Meurtre de Louis à Narbonne : 4.500 personnes rendent hommage au jeune homme

Environ 4.500 personnes ont défilé à Narbonne ce dimanche pour honorer la mémoire de Louis, battu à mort fin juin. Cinq jeunes, dont trois mineurs âgés de 16 à 19 ans, ont été mis en examen pour tentative d’assassinat et placés en détention provisoire.

Une ultime marche marquée par un fort engagement politique. Des milliers de personnes ont défilé à Narbonne ce dimanche pour rendre hommage à Louis, mort à la suite d’une agression fin juin. Lors de cet hommage, la mère de l’adolescent tué a appelé à un durcissement des peines pénales, en présence de personnalités de droite, dont Éric Zemmour et Marion Maréchal.

La foule, compacte et pour la plupart habillée en blanc, comptait environ 4.500 personnes d’après la police. Elle a défilé depuis l’hôtel de ville jusqu’au chantier où Louis, âgé de 17 ans, a été abandonné par ses agresseurs avant de décéder à l’hôpital trois jours plus tard. « La racaille en prison, ni oubli ni pardon », « Français, défends-toi, tu es ici chez toi », s’élevait dans le cortège agrémenté de drapeaux tricolores.

Une chanson pour sa mère diffusée

« Serons-nous les prochains ? », pouvait-on lire sur une pancarte, bleu, blanc, rouge.

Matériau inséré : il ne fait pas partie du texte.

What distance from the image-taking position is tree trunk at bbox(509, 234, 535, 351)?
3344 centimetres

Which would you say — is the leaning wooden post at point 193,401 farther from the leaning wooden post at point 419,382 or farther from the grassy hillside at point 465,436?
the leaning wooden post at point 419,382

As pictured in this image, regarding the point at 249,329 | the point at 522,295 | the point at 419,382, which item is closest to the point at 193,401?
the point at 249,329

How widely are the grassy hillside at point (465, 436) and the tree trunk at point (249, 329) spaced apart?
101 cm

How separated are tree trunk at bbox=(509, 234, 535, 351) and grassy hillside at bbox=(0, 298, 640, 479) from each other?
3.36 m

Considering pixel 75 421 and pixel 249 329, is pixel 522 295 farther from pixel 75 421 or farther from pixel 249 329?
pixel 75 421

Une fois arrivée devant le lieu des faits, la mère de Louis, qui a choisi de ne pas révéler son nom, et sa sœur Marie-Julie Marteau, assistante parlementaire du député RN du Var Philippe Lottiaux, ont pris place sur un porche surélevé.

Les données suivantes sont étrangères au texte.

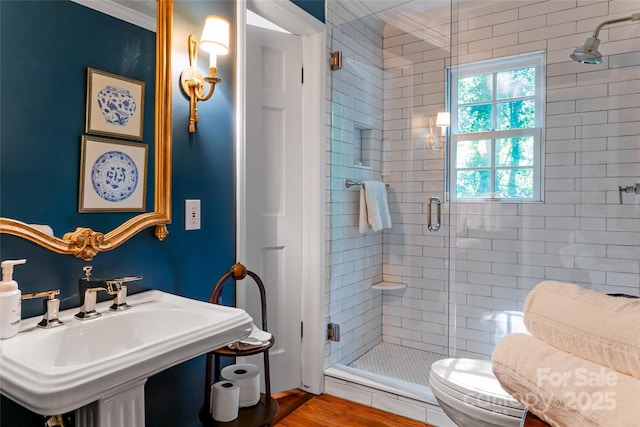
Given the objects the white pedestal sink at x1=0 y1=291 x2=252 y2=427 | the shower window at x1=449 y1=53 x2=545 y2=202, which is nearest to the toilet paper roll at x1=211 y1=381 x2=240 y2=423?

Les organisateurs ont alors passé une chanson que Louis aurait écrite pour sa mère : « Maman, écoute, j’ai trop de choses sur le cœur, combien de fois tu as essuyé mes pleurs ? Combien de fois il n’y avait que toi dans le noir ? … ». Louis, passionné de guitare selon sa famille, faisait résonner ces paroles. Au sein de la foule silencieuse, de nombreuses personnes essuyaient leurs larmes.

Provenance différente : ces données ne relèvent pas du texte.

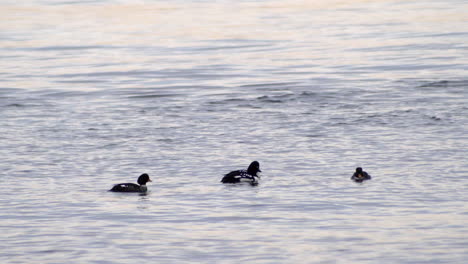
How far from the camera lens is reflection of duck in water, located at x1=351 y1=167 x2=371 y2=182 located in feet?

Un plaidoyer pour un durcissement de la justice

« Ta guitare est toujours à la maison, elle restera silencieuse comme toi, désormais », a exprimé la mère de Louis, très émue. Son ton a ensuite changé, se teintant de colère froide. « Je ne veux plus entendre d’excuses basées sur la minorité. […] Mon fils avait une vie à construire, un avenir à réaliser. Il est inacceptable que ses assassins ne purgent que huit, dix ans, voire vingt ans pour les plus âgés, sans même parler de remises de peine pour bonne conduite », a-t-elle déclaré.

Cinq jeunes, dont trois mineurs âgés de 16 à 19 ans, ont été mis en examen pour tentative d’assassinat et placés en détention provisoire. « Je me battrai pour qu’ils prennent tous trente ans de peine ferme et incompressible », a-t-elle affirmé sous un tonnerre d’applaudissements. Le slogan « Justice pour Louis » résonnait dans la foule. « Nous allons redonner tout son sens au mot perpétuité, je le ferai pour toi, mon fils », a-t-elle ajouté. « La peine de mort ! », a crié un homme. « Oh non, ce n’est pas le moment », lui a répondu une femme, tandis que d’autres lui demandaient de se taire.

D’après la police, environ 400 identitaires se trouvaient dans le cortège, un nombre dépassant celui du précédent rassemblement, qui avait eu lieu une semaine plus tôt, au cours duquel la famille avait préféré ne pas participer pour éviter « toute récupération politique ».